Sure, you need a tiny bit of asm to do the actual syscall. That's not what I'm talking about. Most syscalls are easy to wrap, clone is slightly harder but doable (as evidenced by glibc). clone3 is for all intents and purposes impossible to write a general C wrapper for. It allows you to create situations such as threads that share virtual memory but not file descriptors, or vice-versa. That is, it can leave the caller in a situation that violates core assumptions by libc.

You're mixing things up. C the language doesn't know about virtual memory or file descriptions.
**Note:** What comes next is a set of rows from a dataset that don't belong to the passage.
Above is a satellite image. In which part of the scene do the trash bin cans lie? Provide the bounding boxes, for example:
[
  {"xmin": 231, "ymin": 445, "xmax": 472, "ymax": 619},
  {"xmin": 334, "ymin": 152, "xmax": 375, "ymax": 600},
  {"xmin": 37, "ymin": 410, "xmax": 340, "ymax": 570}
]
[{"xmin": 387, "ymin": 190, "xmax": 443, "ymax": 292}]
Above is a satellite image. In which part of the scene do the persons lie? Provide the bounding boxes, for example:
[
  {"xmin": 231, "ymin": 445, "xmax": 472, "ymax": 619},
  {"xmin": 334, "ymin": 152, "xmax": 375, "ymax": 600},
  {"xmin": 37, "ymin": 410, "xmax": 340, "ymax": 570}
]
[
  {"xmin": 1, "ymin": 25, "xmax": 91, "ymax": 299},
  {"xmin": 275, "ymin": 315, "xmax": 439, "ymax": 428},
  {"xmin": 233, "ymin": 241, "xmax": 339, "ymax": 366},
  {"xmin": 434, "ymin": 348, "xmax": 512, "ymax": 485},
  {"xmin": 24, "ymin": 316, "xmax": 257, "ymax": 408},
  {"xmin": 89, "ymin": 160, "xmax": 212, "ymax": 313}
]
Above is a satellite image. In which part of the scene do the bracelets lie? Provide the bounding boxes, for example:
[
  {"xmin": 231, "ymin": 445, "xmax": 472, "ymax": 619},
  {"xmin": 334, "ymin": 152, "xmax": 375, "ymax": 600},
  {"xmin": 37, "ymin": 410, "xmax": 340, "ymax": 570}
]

Those are OS features.

  • The C library maintains its own set of file descriptors, which are mapped to the OS file descriptors (because the stdio file descriptors and the OS file descriptors have different types and different behaviors).

    I do not know whether this is true, but perhaps the previous poster means that using clone3 with certain arguments may break this file descriptor mapping so invoking after that stdio functions may have unexpected results.

    Also the state kept by the libc malloc may get confused after certain invocations of clone3, because it has memory pages that have been obtained through mmap or sbrk and which may sometimes be returned to the OS.

    So libc certainly cares about the OS file descriptors and virtual memory mappings, because it maintains its own internal state, which has references to the corresponding OS state. I have not looked to see when an incorrect state can result after a clone3, but it is plausible that such cases may exist, so that glibc allows calling clone3 only with a restricted combination of arguments and it does not provide a wrapper that would allow other combinations of arguments.

    • Yes; this is why QEMU's user-space-emulation clone syscall handling restricts the caller to only those combinations of clone flags which match either "looks like fork()" or "looks like creating a new pthread", because QEMU itself is linked with the host libc and weird clone flag combinations will put the new process/thread into a state the libc isn't expecting.